Brief descriptive captions:
* * *
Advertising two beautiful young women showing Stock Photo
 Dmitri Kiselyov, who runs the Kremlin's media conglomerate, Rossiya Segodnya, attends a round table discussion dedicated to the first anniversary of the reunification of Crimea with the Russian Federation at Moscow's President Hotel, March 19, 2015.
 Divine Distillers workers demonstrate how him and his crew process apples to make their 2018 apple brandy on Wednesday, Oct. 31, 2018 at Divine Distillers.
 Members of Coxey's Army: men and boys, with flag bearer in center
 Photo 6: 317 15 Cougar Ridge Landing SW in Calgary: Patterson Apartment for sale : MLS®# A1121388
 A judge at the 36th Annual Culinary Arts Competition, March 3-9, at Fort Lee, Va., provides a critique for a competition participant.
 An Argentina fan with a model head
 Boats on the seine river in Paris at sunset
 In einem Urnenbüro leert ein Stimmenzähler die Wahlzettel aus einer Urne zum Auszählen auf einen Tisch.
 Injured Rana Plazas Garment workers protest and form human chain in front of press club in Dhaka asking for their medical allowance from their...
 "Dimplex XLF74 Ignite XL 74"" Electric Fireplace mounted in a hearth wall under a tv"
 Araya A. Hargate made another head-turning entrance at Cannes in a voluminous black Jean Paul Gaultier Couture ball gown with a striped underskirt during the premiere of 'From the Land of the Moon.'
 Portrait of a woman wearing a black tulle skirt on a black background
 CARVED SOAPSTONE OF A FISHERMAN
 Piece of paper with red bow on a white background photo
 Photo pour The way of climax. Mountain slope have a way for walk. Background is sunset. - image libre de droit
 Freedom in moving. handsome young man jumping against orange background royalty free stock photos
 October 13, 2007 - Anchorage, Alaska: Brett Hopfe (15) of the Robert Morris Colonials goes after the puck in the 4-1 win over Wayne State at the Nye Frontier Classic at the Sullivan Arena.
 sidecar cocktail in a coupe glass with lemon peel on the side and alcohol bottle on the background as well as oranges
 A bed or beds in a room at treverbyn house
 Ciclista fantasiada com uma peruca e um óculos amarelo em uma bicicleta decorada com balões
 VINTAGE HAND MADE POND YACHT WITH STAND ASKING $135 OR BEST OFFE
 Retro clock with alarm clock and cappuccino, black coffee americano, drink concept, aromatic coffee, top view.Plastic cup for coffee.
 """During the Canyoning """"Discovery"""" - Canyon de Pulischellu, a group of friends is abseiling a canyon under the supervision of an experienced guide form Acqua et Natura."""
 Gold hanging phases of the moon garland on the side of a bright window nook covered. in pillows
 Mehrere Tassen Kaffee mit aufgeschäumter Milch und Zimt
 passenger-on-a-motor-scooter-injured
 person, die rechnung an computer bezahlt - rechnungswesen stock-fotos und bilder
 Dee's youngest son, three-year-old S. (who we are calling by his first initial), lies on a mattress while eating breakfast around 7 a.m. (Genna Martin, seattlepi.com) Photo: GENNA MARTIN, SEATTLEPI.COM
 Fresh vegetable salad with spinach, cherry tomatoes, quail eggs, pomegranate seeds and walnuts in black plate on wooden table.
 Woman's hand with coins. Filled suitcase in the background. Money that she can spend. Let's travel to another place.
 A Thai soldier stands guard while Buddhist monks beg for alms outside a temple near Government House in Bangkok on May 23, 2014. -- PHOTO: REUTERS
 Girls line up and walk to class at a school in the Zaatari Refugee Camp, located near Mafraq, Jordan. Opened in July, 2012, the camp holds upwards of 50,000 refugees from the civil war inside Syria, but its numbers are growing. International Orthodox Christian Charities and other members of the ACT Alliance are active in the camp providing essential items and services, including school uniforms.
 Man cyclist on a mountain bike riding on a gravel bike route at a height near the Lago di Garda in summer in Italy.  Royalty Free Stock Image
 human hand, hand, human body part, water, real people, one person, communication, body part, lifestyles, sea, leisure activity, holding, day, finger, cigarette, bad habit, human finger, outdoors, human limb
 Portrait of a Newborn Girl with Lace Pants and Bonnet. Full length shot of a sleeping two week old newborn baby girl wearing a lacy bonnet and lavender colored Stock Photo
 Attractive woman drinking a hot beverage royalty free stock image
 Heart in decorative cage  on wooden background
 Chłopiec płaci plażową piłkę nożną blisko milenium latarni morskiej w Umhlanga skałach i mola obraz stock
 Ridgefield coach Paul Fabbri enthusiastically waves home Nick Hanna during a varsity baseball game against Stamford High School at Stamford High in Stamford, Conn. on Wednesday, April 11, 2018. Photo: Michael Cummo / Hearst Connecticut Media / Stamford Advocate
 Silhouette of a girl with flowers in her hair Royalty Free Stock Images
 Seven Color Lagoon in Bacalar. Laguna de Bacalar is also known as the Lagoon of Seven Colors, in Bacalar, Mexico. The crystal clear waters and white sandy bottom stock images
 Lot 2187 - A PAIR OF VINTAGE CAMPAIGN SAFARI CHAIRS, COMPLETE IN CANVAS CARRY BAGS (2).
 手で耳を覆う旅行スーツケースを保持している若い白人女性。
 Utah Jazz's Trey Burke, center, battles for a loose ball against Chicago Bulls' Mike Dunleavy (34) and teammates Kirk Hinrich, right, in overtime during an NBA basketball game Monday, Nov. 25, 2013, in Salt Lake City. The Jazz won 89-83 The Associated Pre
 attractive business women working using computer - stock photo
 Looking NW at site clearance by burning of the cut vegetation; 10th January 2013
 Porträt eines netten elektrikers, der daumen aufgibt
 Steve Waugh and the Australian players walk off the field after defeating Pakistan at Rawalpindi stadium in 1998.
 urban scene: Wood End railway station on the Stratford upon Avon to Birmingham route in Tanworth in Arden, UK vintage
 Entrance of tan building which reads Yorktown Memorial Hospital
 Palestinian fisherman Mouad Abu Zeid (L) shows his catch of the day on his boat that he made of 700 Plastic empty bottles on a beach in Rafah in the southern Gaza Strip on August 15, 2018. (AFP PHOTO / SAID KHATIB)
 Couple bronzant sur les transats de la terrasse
* * *
[PROBLEM STATEMENT]
Transcribe all of the records exactly.

[SOLVED PROBLEM]
Advertising two beautiful young women showing Stock Photo
 Dmitri Kiselyov, who runs the Kremlin's media conglomerate, Rossiya Segodnya, attends a round table discussion dedicated to the first anniversary of the reunification of Crimea with the Russian Federation at Moscow's President Hotel, March 19, 2015.
 Divine Distillers workers demonstrate how him and his crew process apples to make their 2018 apple brandy on Wednesday, Oct. 31, 2018 at Divine Distillers.
 Members of Coxey's Army: men and boys, with flag bearer in center
 Photo 6: 317 15 Cougar Ridge Landing SW in Calgary: Patterson Apartment for sale : MLS®# A1121388
 A judge at the 36th Annual Culinary Arts Competition, March 3-9, at Fort Lee, Va., provides a critique for a competition participant.
 An Argentina fan with a model head
 Boats on the seine river in Paris at sunset
 In einem Urnenbüro leert ein Stimmenzähler die Wahlzettel aus einer Urne zum Auszählen auf einen Tisch.
 Injured Rana Plazas Garment workers protest and form human chain in front of press club in Dhaka asking for their medical allowance from their...
 "Dimplex XLF74 Ignite XL 74"" Electric Fireplace mounted in a hearth wall under a tv"
 Araya A. Hargate made another head-turning entrance at Cannes in a voluminous black Jean Paul Gaultier Couture ball gown with a striped underskirt during the premiere of 'From the Land of the Moon.'
 Portrait of a woman wearing a black tulle skirt on a black background
 CARVED SOAPSTONE OF A FISHERMAN
 Piece of paper with red bow on a white background photo
 Photo pour The way of climax. Mountain slope have a way for walk. Background is sunset. - image libre de droit
 Freedom in moving. handsome young man jumping against orange background royalty free stock photos
 October 13, 2007 - Anchorage, Alaska: Brett Hopfe (15) of the Robert Morris Colonials goes after the puck in the 4-1 win over Wayne State at the Nye Frontier Classic at the Sullivan Arena.
 sidecar cocktail in a coupe glass with lemon peel on the side and alcohol bottle on the background as well as oranges
 A bed or beds in a room at treverbyn house
 Ciclista fantasiada com uma peruca e um óculos amarelo em uma bicicleta decorada com balões
 VINTAGE HAND MADE POND YACHT WITH STAND ASKING $135 OR BEST OFFE
 Retro clock with alarm clock and cappuccino, black coffee americano, drink concept, aromatic coffee, top view.Plastic cup for coffee.
 """During the Canyoning """"Discovery"""" - Canyon de Pulischellu, a group of friends is abseiling a canyon under the supervision of an experienced guide form Acqua et Natura."""
 Gold hanging phases of the moon garland on the side of a bright window nook covered. in pillows
 Mehrere Tassen Kaffee mit aufgeschäumter Milch und Zimt
 passenger-on-a-motor-scooter-injured
 person, die rechnung an computer bezahlt - rechnungswesen stock-fotos und bilder
 Dee's youngest son, three-year-old S. (who we are calling by his first initial), lies on a mattress while eating breakfast around 7 a.m. (Genna Martin, seattlepi.com) Photo: GENNA MARTIN, SEATTLEPI.COM
 Fresh vegetable salad with spinach, cherry tomatoes, quail eggs, pomegranate seeds and walnuts in black plate on wooden table.
 Woman's hand with coins. Filled suitcase in the background. Money that she can spend. Let's travel to another place.
 A Thai soldier stands guard while Buddhist monks beg for alms outside a temple near Government House in Bangkok on May 23, 2014. -- PHOTO: REUTERS
 Girls line up and walk to class at a school in the Zaatari Refugee Camp, located near Mafraq, Jordan. Opened in July, 2012, the camp holds upwards of 50,000 refugees from the civil war inside Syria, but its numbers are growing. International Orthodox Christian Charities and other members of the ACT Alliance are active in the camp providing essential items and services, including school uniforms.
 Man cyclist on a mountain bike riding on a gravel bike route at a height near the Lago di Garda in summer in Italy.  Royalty Free Stock Image
 human hand, hand, human body part, water, real people, one person, communication, body part, lifestyles, sea, leisure activity, holding, day, finger, cigarette, bad habit, human finger, outdoors, human limb
 Portrait of a Newborn Girl with Lace Pants and Bonnet. Full length shot of a sleeping two week old newborn baby girl wearing a lacy bonnet and lavender colored Stock Photo
 Attractive woman drinking a hot beverage royalty free stock image
 Heart in decorative cage  on wooden background
 Chłopiec płaci plażową piłkę nożną blisko milenium latarni morskiej w Umhlanga skałach i mola obraz stock
 Ridgefield coach Paul Fabbri enthusiastically waves home Nick Hanna during a varsity baseball game against Stamford High School at Stamford High in Stamford, Conn. on Wednesday, April 11, 2018. Photo: Michael Cummo / Hearst Connecticut Media / Stamford Advocate
 Silhouette of a girl with flowers in her hair Royalty Free Stock Images
 Seven Color Lagoon in Bacalar. Laguna de Bacalar is also known as the Lagoon of Seven Colors, in Bacalar, Mexico. The crystal clear waters and white sandy bottom stock images
 Lot 2187 - A PAIR OF VINTAGE CAMPAIGN SAFARI CHAIRS, COMPLETE IN CANVAS CARRY BAGS (2).
 手で耳を覆う旅行スーツケースを保持している若い白人女性。
 Utah Jazz's Trey Burke, center, battles for a loose ball against Chicago Bulls' Mike Dunleavy (34) and teammates Kirk Hinrich, right, in overtime during an NBA basketball game Monday, Nov. 25, 2013, in Salt Lake City. The Jazz won 89-83 The Associated Pre
 attractive business women working using computer - stock photo
 Looking NW at site clearance by burning of the cut vegetation; 10th January 2013
 Porträt eines netten elektrikers, der daumen aufgibt
 Steve Waugh and the Australian players walk off the field after defeating Pakistan at Rawalpindi stadium in 1998.
 urban scene: Wood End railway station on the Stratford upon Avon to Birmingham route in Tanworth in Arden, UK vintage
 Entrance of tan building which reads Yorktown Memorial Hospital
 Palestinian fisherman Mouad Abu Zeid (L) shows his catch of the day on his boat that he made of 700 Plastic empty bottles on a beach in Rafah in the southern Gaza Strip on August 15, 2018. (AFP PHOTO / SAID KHATIB)
 Couple bronzant sur les transats de la terrasse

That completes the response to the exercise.